Early in the morning of the second day I spent it preparing mentally. I looked at Jenny Nichols’ scores from last year and I saw that her scores improved 20 points on the second day and I had that number in my mind as to how many points I would like to increase my scores by. To my delight I increased my scores for the second day by exactly 20 points.
Here’s a mental game tip: never watch anyone else shoot. Ever. It’s a skill in itself but unless you’re watching someone with impeccable form, it’ll only mess you up. Don’t look at others’ targets either. During a traditional 3D shoot I discovered this mental game trick. Our subconscious tends to want to shoot the same as the arrows we’ve just seen in the target. So, unless you’re looking at someone with all X’s or 10’s, don’t look. And when pulling your arrows, pull the lesser value ones first and the 10’s last so that your mind sees the 10’s and says, “Oh yeah, that’s how we shoot, 10’s,” and you reinforce the 10’s and are more likely to keep shooting them. That’s why I prefer to shoot a 3 spot. However for this tournament the likelihood of dropping arrows because of hitting a five was more of a probability than losing a point for a kiss out, which I did lose a point because of a kiss out on the last end of my first round of 30. It should’ve been 3 X’s but I heard the last arrow hit one of the other two in the X’s and then it landed in the 9 perfectly in line but at a strange angle up into the target. Overlooking my scores I would have actually saved that point if I had shot a 3 spot because except for the one miss, I didn’t shoot below a 6. Next time.
The second day of the shoot I was much more focused and less nervous. Someone teased me while I meditated outside on the bench, asking me, “Does that work?” And another person tried to tell me there was such a thing as trying too hard, but I swear by Jason Selk’s “10 Minute Toughness.” So the answer to his question is, “yes.” The first 30 arrows I managed to shoot a 259, a personal best out of 300. The next round was a 258, which considering that before the tournament my pb was only 257, I like to count that as a personal best, too. I upped my 9 count to 26 and my 10’s remained at a consistent 10 total for both rounds.
I was very pleased to have shot so consistently and to shoot at the top of my game without any extra effort. I felt very confident about my shooting, just focusing on technique and doing my best to not get sucked into aiming. All the while learning how there is that moment, after the clicker has gone off and I’m still ever so slightly pulling back, when I steady my bow arm to near motionlessness and aim at the bullseye.

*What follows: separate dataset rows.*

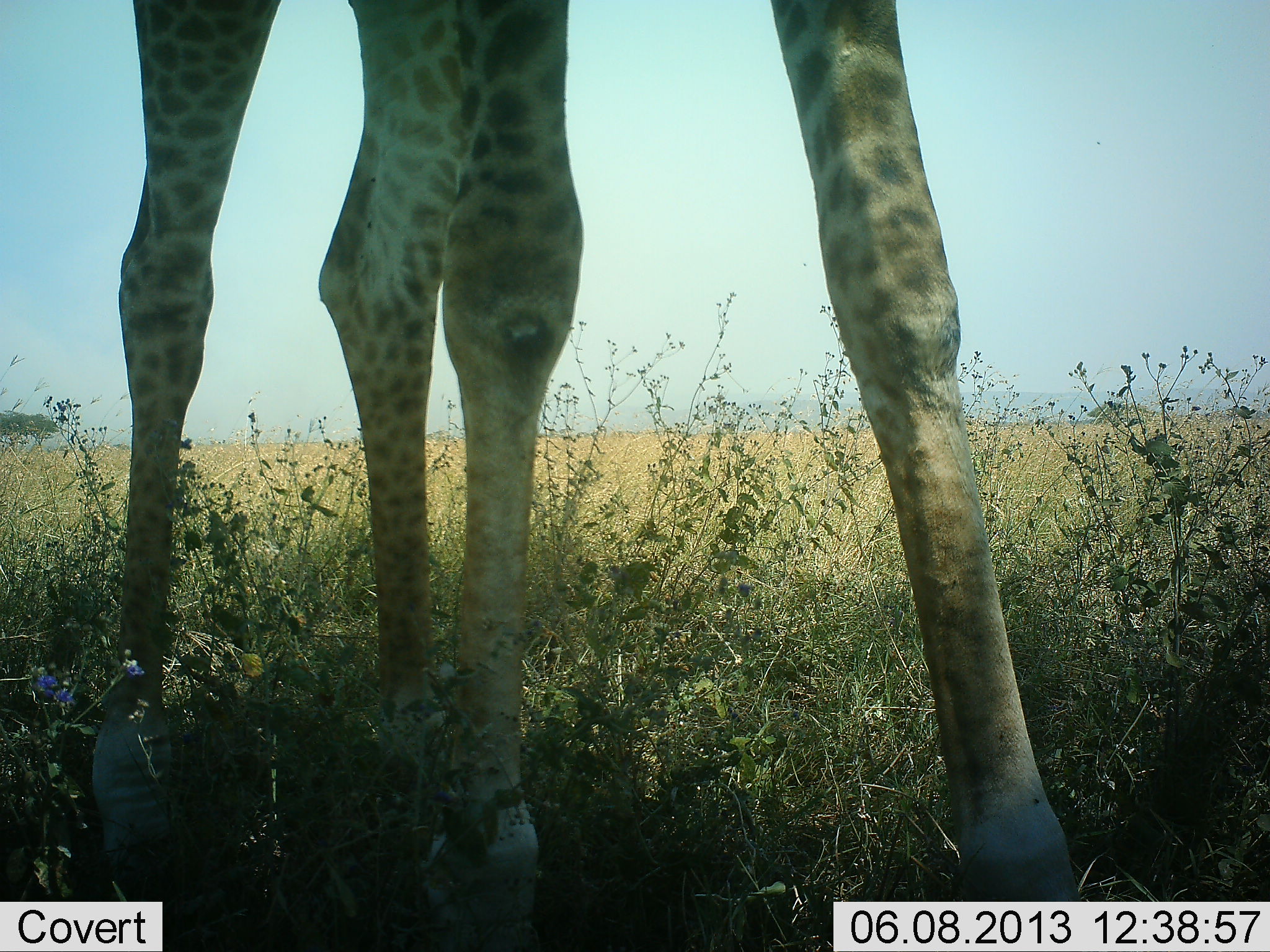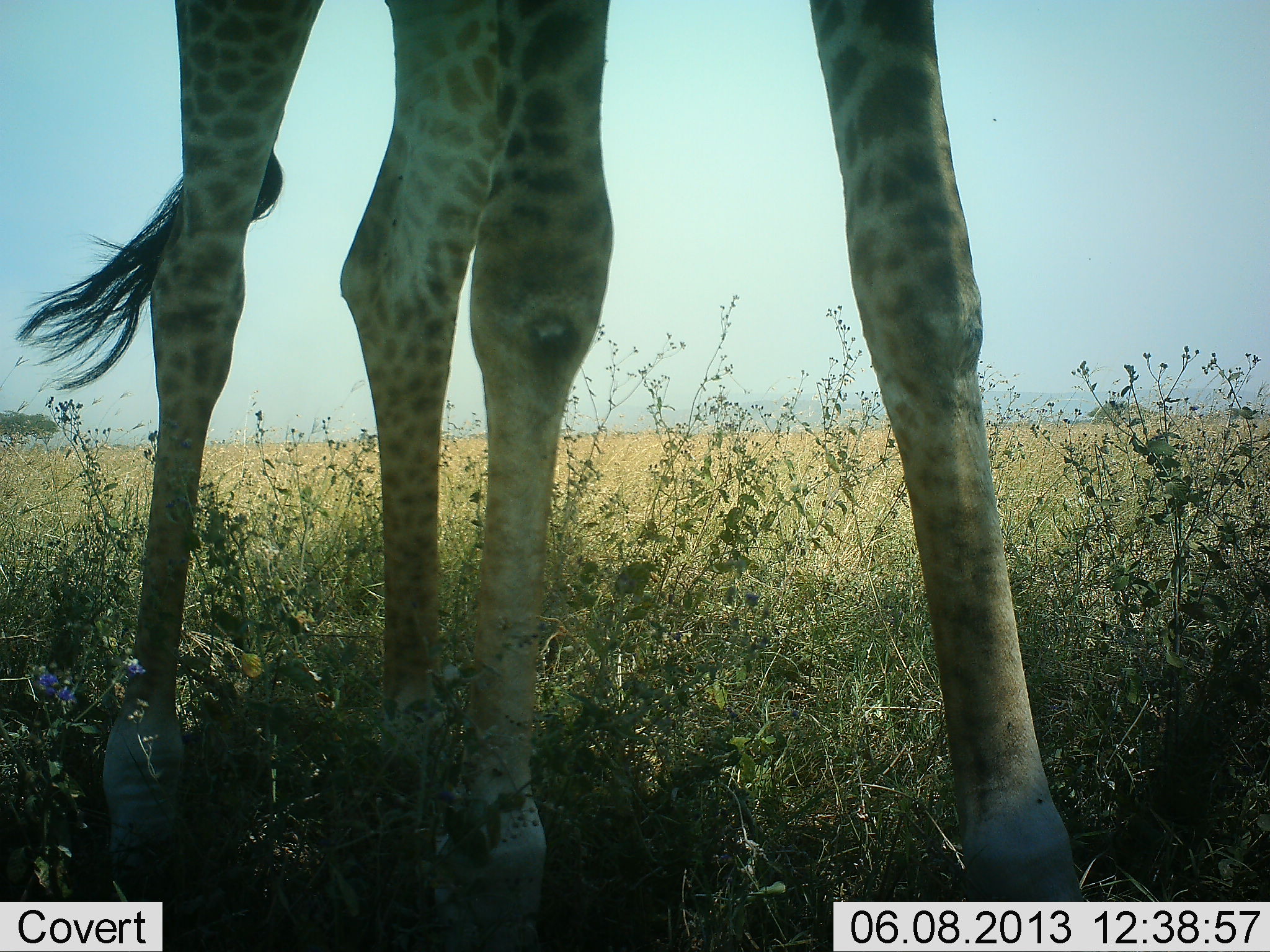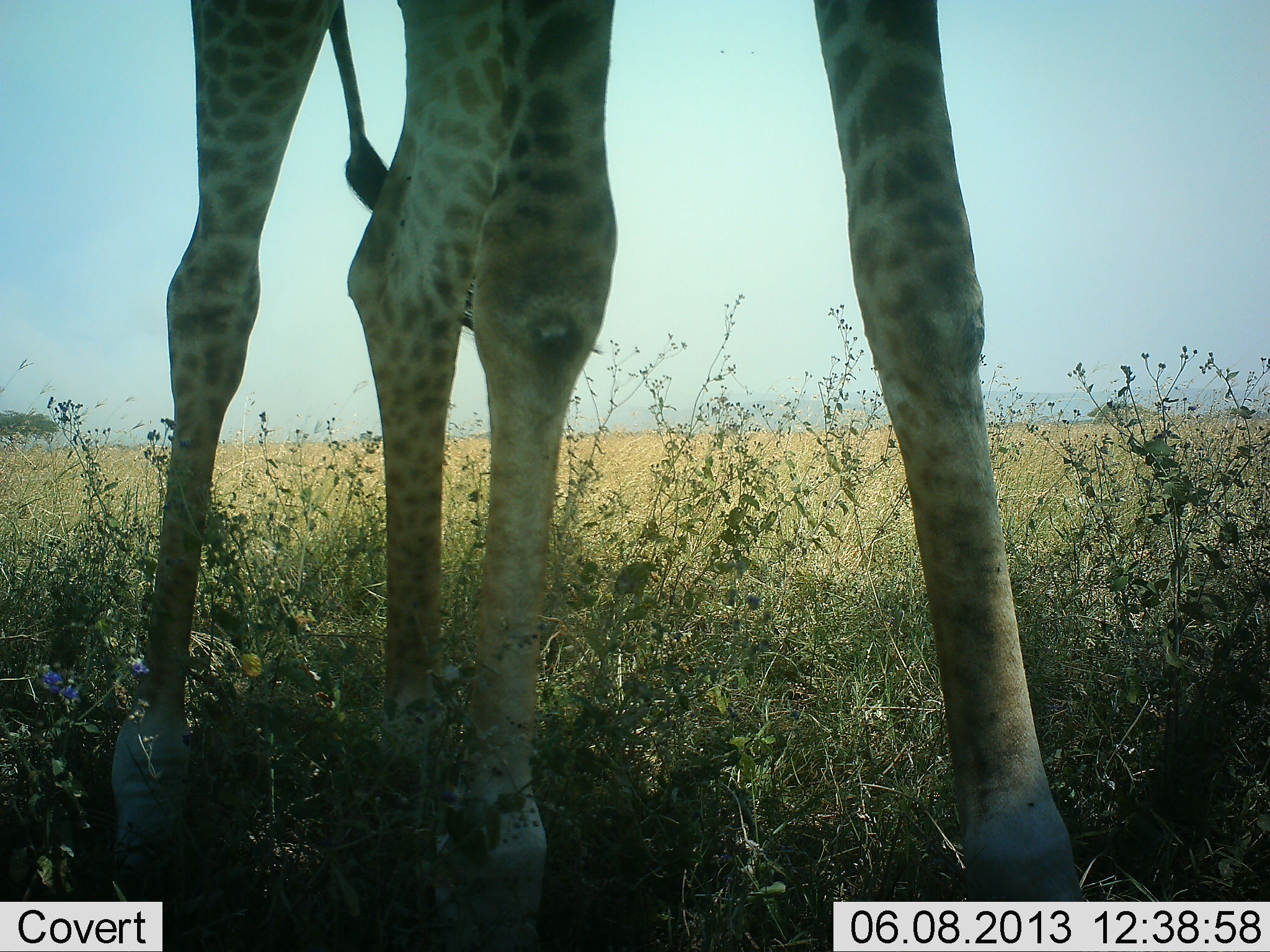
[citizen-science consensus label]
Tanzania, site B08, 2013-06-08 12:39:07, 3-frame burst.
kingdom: Animalia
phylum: Chordata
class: Mammalia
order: Artiodactyla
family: Giraffidae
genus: Giraffa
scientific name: Giraffa camelopardalis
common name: giraffe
Giraffe (Giraffa camelopardalis), count 1. Behavior (volunteer vote fractions): standing 87%, resting 3%, moving 6%, interacting 0%. Young present (vote fraction): 0%. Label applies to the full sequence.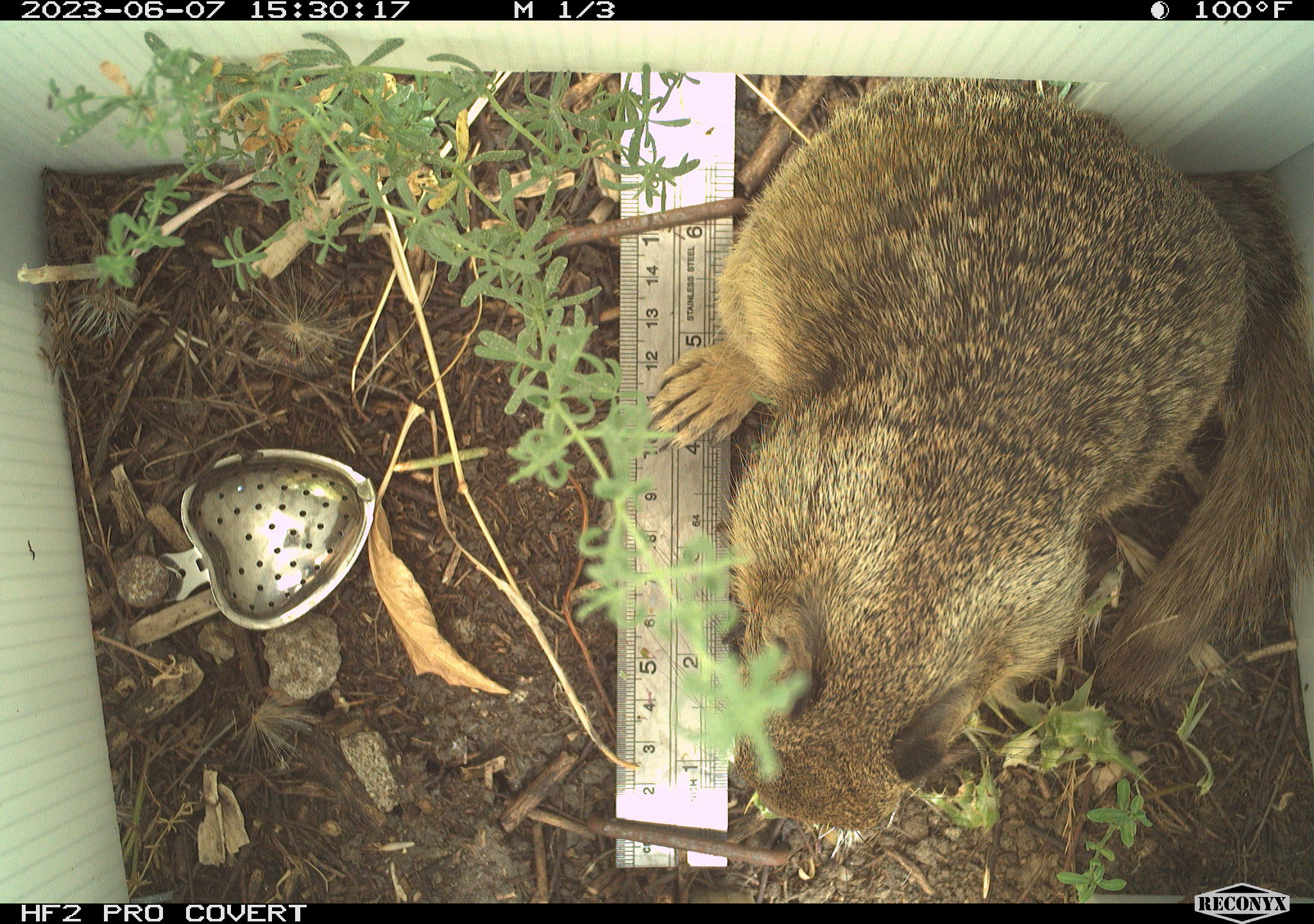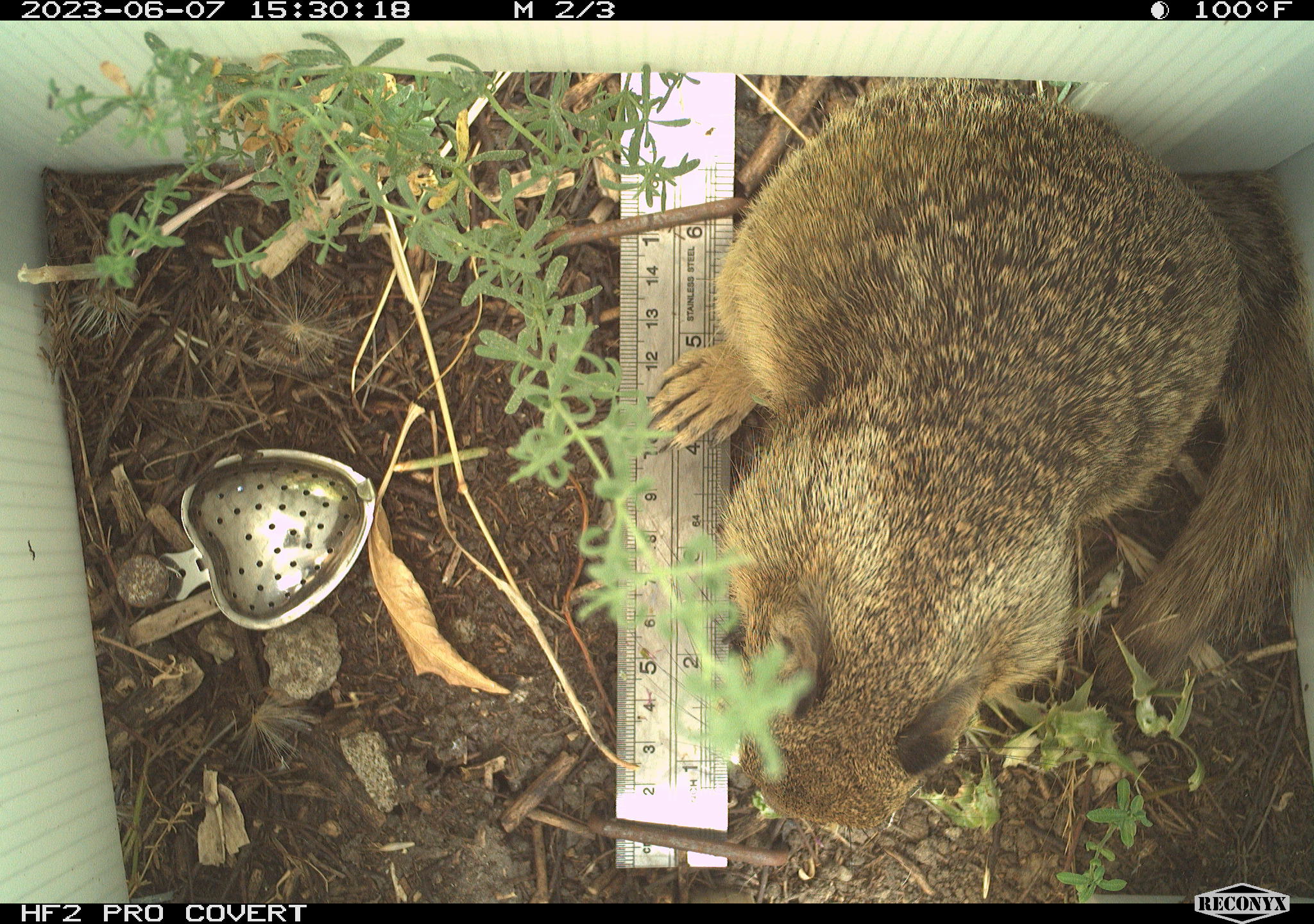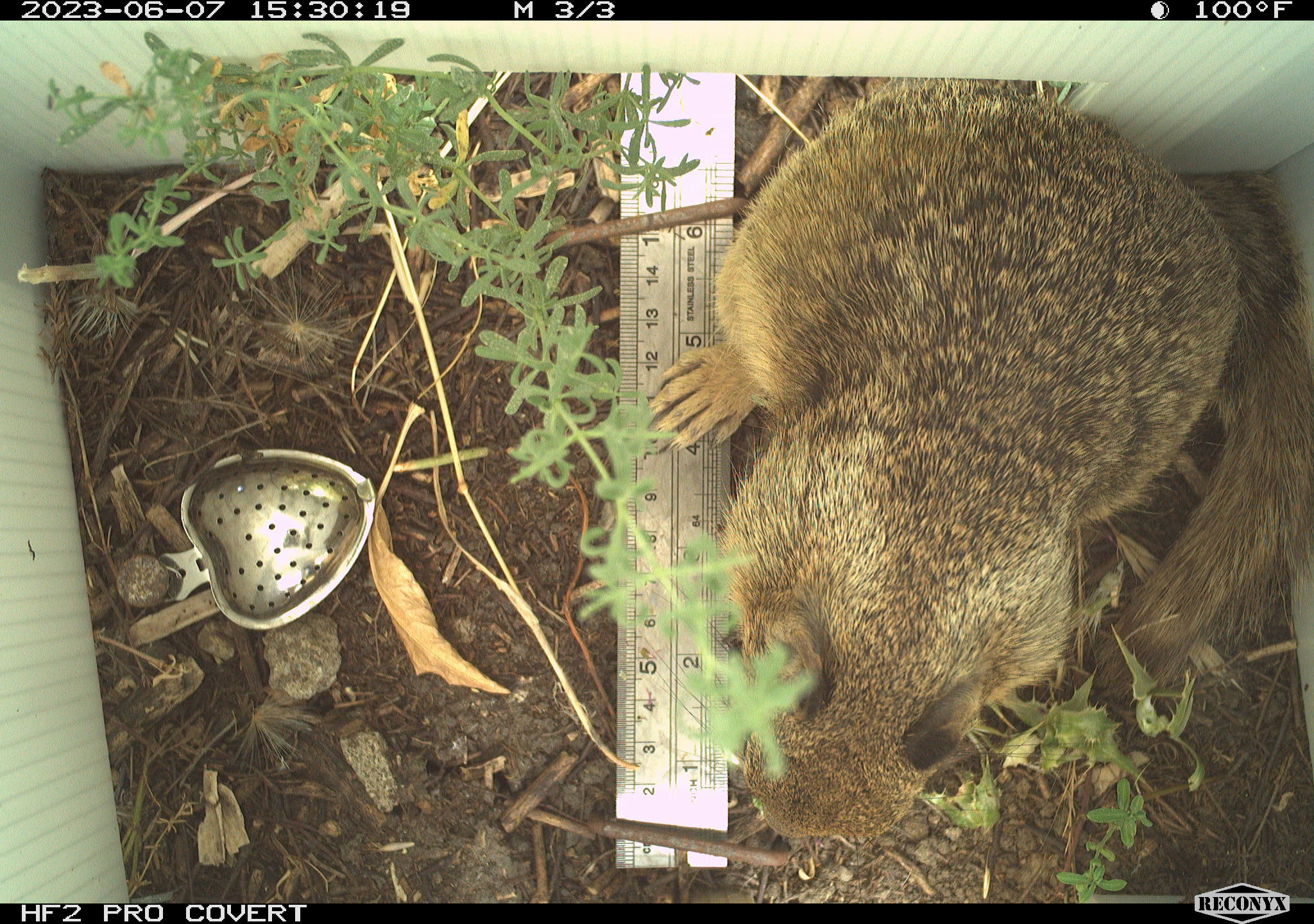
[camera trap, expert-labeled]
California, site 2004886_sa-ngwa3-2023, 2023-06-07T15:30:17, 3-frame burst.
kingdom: Animalia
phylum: Chordata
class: Mammalia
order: Rodentia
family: Sciuridae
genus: Otospermophilus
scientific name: Otospermophilus beecheyi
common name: california ground squirrel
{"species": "california ground squirrel (Otospermophilus beecheyi)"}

Overall I shot a 1014, which according to the preliminary results has me at 18th. Unfortunately (since I have taken so long to post this blog), the final results came in and I ended up in 24th. I must remind myself, I’ve been shooting for less than a year overall and FITA only since November. I’ll get up there with Miranda Leek and Jenny Nichols and Khatuna Lorig. As my coach says, “patience, you have a long archery career ahead of you.”
The next tournament is just around the corner, the AAE Arizona Cup in Phoenix, AZ. I am preparing. I average 300’s at 30m and have only shot 50m once and never 60 or 70m. I’m not daunted at all. It’s all about technique and getting my bow tuned – I have new Hoyt Gold Medalist 30 pound limbs on and a new string from Guy Krueger on its way from Chula Vista, the feather fletchings will be stripped and spin wings added – and allowing myself to shoot at the top of my game during each practice and then shoot the tournament like I practice, so 60 and 70, should be shot no differently than I would my 30m. I am a consistent archer.